Acute myeloid leukemia is characterized by uncontrolled proliferation of self-renewing myeloid progenitors accompanied by a differentiation arrest. PHF6 is a chromatin-binding protein mutated in myeloid leukemias, and its isolated loss increases mouse HSC self-renewal without malignant transformation. We report here that Phf6 knockout increases the aggressiveness of Hoxa9-driven AML over serial transplantation, and increases the frequency of leukemia initiating cells. We define the in vivo hierarchy of Hoxa9-driven AML and identify a population that we term the “LIC-e” (leukemia initiating cells enriched) population. We find that Phf6 loss expands the LIC-e population and skews its transcriptome to a more stem-like state; concordant transcriptome shifts are also observed on PHF6 knockout in a human AML cell line and in PHF6 mutant patient samples from the BEAT AML dataset. We demonstrate that LIC-e accumulation in Phf6 knockout AML occurs not due to effects on cell cycle or apoptosis, but due to an increase in the fraction of its progeny that retain LIC-e identity. Our work indicates that Phf6 loss increases AML self-renewal through context-specific effects on leukemia stem cells.
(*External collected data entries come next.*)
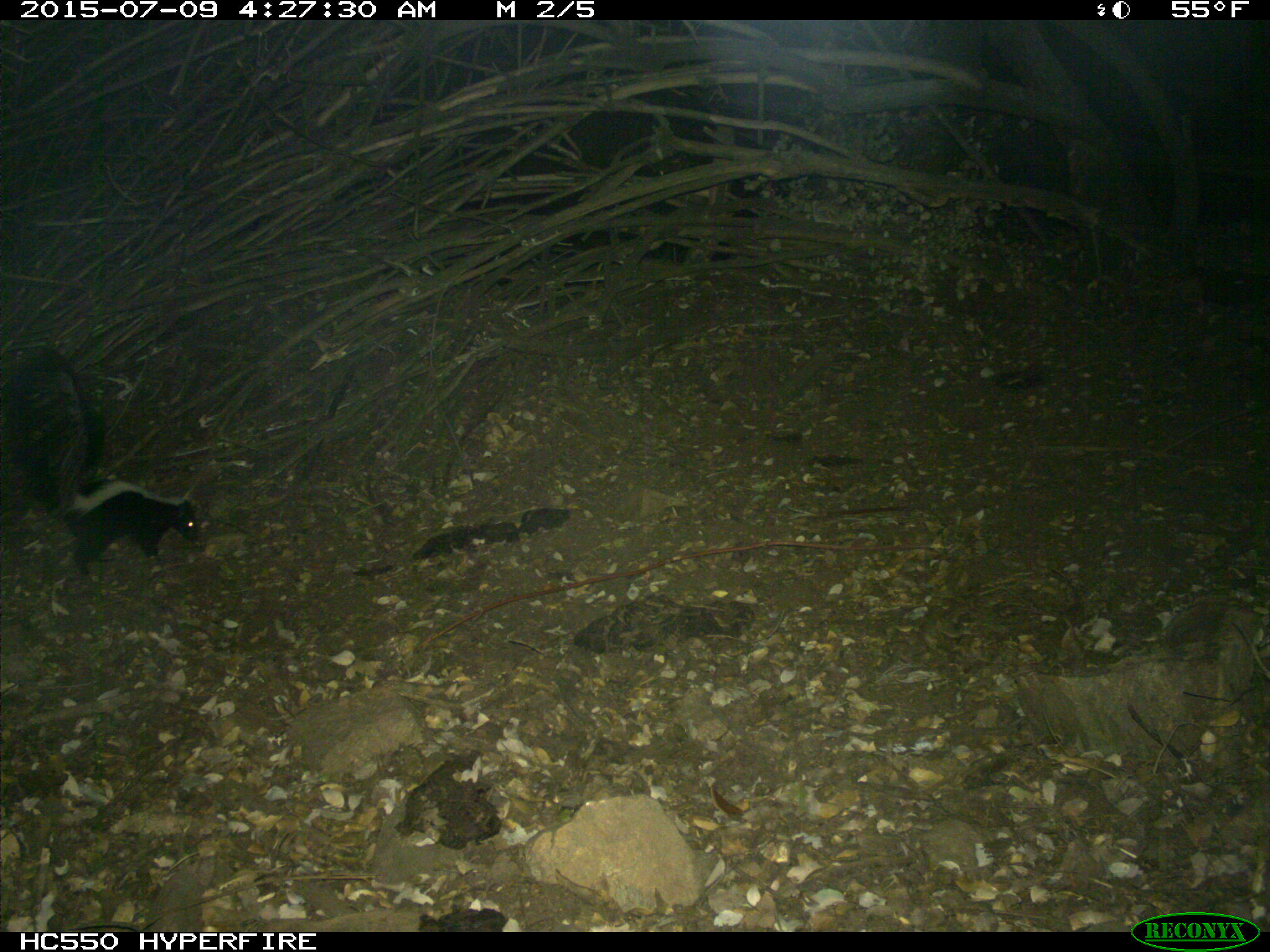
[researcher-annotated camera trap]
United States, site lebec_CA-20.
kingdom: Animalia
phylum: Chordata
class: Mammalia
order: Carnivora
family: Mephitidae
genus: Mephitis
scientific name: Mephitis mephitis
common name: striped skunk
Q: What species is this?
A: Mephitis mephitis (striped skunk).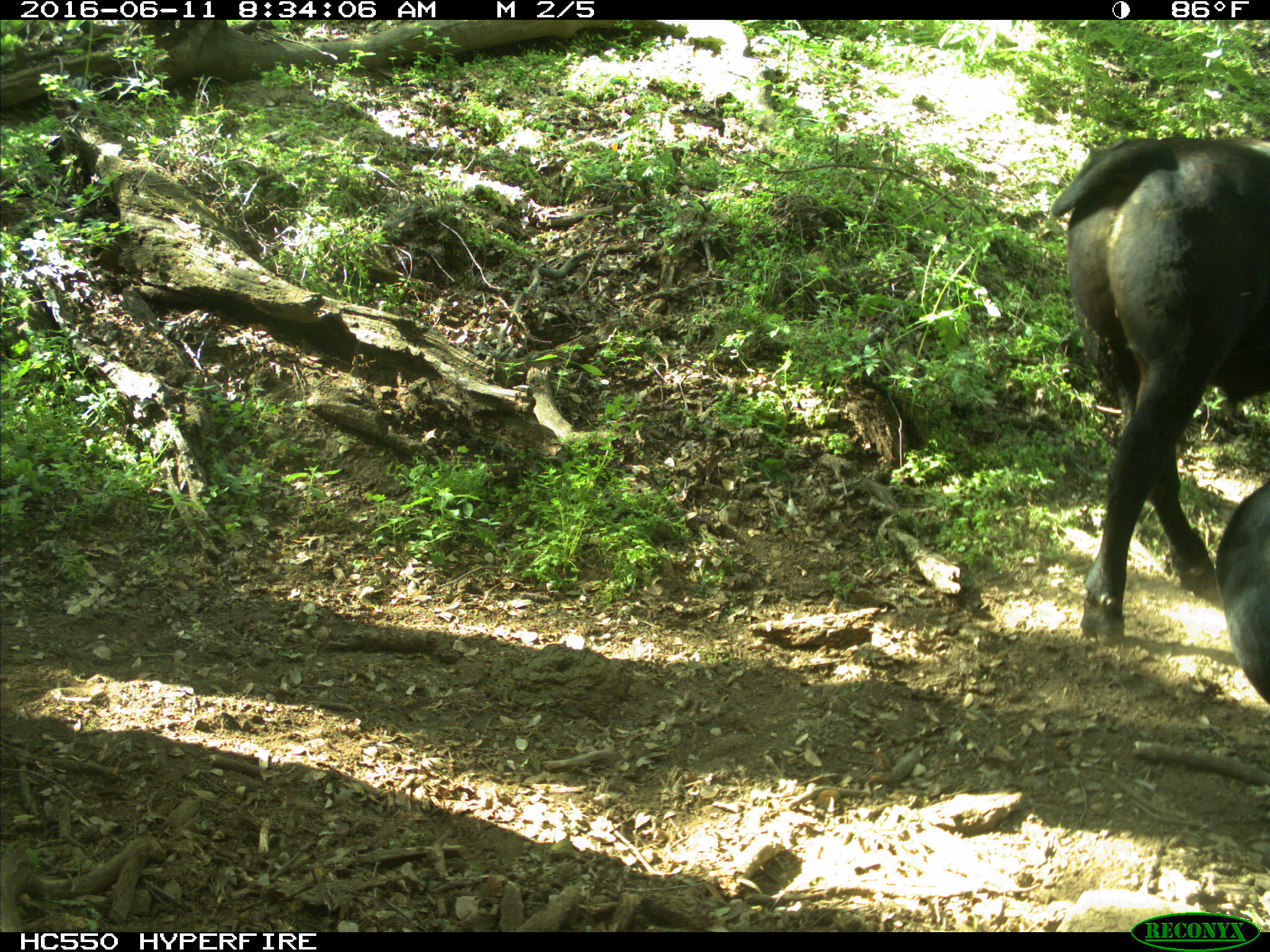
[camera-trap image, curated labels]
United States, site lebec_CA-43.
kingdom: Animalia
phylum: Chordata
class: Mammalia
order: Artiodactyla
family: Bovidae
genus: Bos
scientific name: Bos taurus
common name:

急性髓系白血病的特征是自我更新的髓系祖细胞不受控制的增殖并伴有分化停滞。 PHF6是一种在髓性白血病中发生突变的染色质结合蛋白，其单独缺失可增加小鼠HSC的自我更新而不会发生恶性转化。我们在此报告， Phf6敲除增加了Hoxa9驱动的 AML 相对于连续移植的侵袭性，并增加了白血病起始细胞的频率。我们定义了Hoxa9驱动的 AML 的体内层次结构，并确定了一个称为“LIC-e”（白血病起始细胞富集）群体的群体。我们发现Phf6损失扩大了 LIC-e 群体，并将其转录组偏向更像茎的状态；在人类 AML 细胞系中的PHF6敲除以及 BEAT AML 数据集中的PHF6突变患者样本中也观察到了一致的转录组变化。我们证明Phf6敲除 AML 中 LIC-e 积累的发生并不是由于对细胞周期或细胞凋亡的影响，而是由于保留 LIC-e 身份的后代比例的增加。我们的工作表明Phf6缺失通过对白血病干细胞的特定情况影响来增强 AML 的自我更新。